# EPS in MTBK



## The_Kraken (Jul 28, 2009)

They're heeeeeaaaaaaaaaarrrrr.


----------



## MERAKMAN (Mar 6, 2008)

Where are thhhhheeeeeeeeeeeeyyyyy? 

In UK or USA?


----------



## nicensleazy (Aug 3, 2008)

Well done...welcome to the EPS club!


----------



## The_Kraken (Jul 28, 2009)

*Cali*

They are right here in San Diego, California.


----------



## T-shirt (Aug 15, 2004)

:thumbsup: Awesome, how many did you get?

....and obviously we need more pictures.


----------



## corky (Feb 5, 2005)

That frame would have been sooooo cooler if the downtube graphics were solid.


----------



## kjmunc (Sep 19, 2005)

or a nice glossy black logo would've been cool too. If you're going for the "stealth" look, go all out.


----------



## T-shirt (Aug 15, 2004)

kjmunc said:


> or a nice glossy black logo would've been cool too. If you're going for the "stealth" look, go all out.


 "Excellent edition to the plan." --Eric Foreman, That 70's Show

That is a seriously cool idea.


----------



## kjmunc (Sep 19, 2005)

I know it's "been done before" with the Prince BoB, but they could still do it differently and make it work. The white open script looks like an afterthought. 
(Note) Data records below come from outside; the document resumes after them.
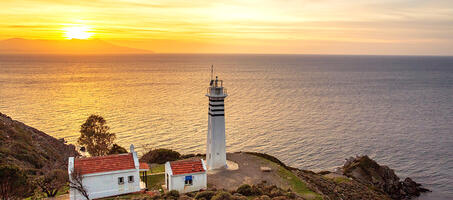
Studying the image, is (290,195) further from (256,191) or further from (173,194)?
(173,194)

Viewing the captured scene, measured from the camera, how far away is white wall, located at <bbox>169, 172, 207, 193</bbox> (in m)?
24.4

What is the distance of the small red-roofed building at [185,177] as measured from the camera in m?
24.5

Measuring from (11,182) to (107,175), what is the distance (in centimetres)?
532

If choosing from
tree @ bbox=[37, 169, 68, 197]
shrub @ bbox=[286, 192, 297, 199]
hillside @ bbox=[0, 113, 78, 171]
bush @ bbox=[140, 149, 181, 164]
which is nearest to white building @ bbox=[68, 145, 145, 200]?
tree @ bbox=[37, 169, 68, 197]

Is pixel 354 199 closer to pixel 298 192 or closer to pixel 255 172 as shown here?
pixel 298 192

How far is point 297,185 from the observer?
27766mm

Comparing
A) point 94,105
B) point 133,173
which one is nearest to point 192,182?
point 133,173

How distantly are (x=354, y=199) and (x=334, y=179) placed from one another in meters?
6.60

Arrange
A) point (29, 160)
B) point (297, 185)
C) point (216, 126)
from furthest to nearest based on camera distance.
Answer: point (29, 160), point (216, 126), point (297, 185)

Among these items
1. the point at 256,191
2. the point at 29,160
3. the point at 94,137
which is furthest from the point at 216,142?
the point at 29,160

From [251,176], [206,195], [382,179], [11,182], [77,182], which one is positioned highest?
[11,182]

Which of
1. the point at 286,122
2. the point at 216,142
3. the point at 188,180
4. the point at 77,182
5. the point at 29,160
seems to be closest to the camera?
the point at 77,182

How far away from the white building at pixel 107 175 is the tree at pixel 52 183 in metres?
1.55

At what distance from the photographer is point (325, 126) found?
59.7m
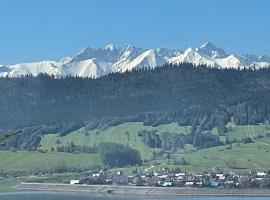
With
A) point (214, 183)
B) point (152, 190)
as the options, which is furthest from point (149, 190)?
point (214, 183)

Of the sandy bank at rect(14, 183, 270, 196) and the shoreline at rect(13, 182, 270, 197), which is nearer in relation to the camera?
the shoreline at rect(13, 182, 270, 197)

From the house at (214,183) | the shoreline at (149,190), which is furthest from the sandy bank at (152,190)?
the house at (214,183)

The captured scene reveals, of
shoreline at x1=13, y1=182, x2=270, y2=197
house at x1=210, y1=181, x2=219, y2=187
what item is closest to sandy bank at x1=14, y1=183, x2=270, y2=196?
shoreline at x1=13, y1=182, x2=270, y2=197

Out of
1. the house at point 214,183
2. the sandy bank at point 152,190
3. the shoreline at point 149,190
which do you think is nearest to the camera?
the shoreline at point 149,190

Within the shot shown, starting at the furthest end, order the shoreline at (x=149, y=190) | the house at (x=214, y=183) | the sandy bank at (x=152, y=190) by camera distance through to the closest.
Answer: the house at (x=214, y=183), the sandy bank at (x=152, y=190), the shoreline at (x=149, y=190)

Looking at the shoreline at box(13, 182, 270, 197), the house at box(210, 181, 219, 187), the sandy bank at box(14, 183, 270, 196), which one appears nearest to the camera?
the shoreline at box(13, 182, 270, 197)

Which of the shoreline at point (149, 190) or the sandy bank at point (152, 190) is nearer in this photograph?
the shoreline at point (149, 190)

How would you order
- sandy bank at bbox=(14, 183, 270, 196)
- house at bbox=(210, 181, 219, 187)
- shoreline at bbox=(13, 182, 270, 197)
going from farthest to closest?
house at bbox=(210, 181, 219, 187)
sandy bank at bbox=(14, 183, 270, 196)
shoreline at bbox=(13, 182, 270, 197)

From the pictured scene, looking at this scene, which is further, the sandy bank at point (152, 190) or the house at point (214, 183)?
the house at point (214, 183)

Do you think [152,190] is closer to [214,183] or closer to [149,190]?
[149,190]

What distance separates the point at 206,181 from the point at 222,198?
3275 centimetres

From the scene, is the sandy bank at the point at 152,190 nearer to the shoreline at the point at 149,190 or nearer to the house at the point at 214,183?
the shoreline at the point at 149,190

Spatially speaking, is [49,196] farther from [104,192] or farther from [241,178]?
[241,178]

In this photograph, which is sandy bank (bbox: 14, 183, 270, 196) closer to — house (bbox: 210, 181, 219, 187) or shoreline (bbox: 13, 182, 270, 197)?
shoreline (bbox: 13, 182, 270, 197)
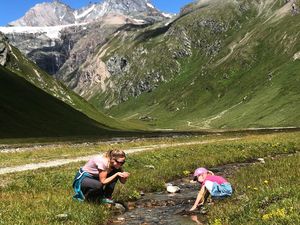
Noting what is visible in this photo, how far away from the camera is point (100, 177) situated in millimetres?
18250

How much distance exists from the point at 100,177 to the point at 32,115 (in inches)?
4813

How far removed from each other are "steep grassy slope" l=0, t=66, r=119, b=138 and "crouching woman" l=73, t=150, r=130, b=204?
304 ft

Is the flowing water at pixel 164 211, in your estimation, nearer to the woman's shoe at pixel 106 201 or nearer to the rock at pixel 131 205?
the rock at pixel 131 205

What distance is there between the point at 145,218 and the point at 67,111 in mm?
151425

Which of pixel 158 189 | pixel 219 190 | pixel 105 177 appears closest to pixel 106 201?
pixel 105 177

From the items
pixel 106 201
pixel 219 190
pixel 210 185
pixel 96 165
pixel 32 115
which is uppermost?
pixel 32 115

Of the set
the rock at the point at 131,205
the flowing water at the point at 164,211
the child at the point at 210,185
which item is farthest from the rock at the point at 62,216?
the child at the point at 210,185

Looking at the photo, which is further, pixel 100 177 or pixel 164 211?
pixel 164 211

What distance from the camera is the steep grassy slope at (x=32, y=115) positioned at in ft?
392

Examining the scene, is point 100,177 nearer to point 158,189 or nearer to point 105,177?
point 105,177

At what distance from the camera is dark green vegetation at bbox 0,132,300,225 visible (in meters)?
14.5

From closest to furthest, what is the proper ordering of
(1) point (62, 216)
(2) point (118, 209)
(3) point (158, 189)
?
(1) point (62, 216)
(2) point (118, 209)
(3) point (158, 189)

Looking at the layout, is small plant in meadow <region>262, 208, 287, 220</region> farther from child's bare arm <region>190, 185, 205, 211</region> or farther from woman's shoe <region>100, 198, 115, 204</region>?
woman's shoe <region>100, 198, 115, 204</region>

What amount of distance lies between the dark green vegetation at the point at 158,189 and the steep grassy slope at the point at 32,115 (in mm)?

Don't even get me started on that sideshow "b-stay" logo.....what the heck is that?!


----------



## rocco (Apr 30, 2005)

Looks like my size too.


----------



## iyeoh (Jan 6, 2005)

No Italian flags all over! Doesn't say "Made In Italy." How would Ibe assured that its Italian? Now I begin to worry.. just kididng 

After 22+ years of "Art Decor" its hard to get used to a conservative-looking Colnago. No more "little man riding" lol

And get rid of that "B Stay "graphic... uuurgh


----------



## T-shirt (Aug 15, 2004)

iyeoh said:


> No Italian flags all over! Doesn't say "Made In Italy." How would Ibe assured that its Italian? Now I begin to worry.. just kididng
> 
> After 22+ years of "Art Decor" its hard to get used to a conservative-looking Colnago. No more "little man riding" lol
> 
> And get rid of that "B Stay "graphic... uuurgh


Don't worry, it comes with a cannoli.


----------



## nicensleazy (Aug 3, 2008)

Can these graphics be removed ???


----------



## iyeoh (Jan 6, 2005)

They probably put clearcoat over the stickers... making them impossible to remove without the frame looking like arse.


----------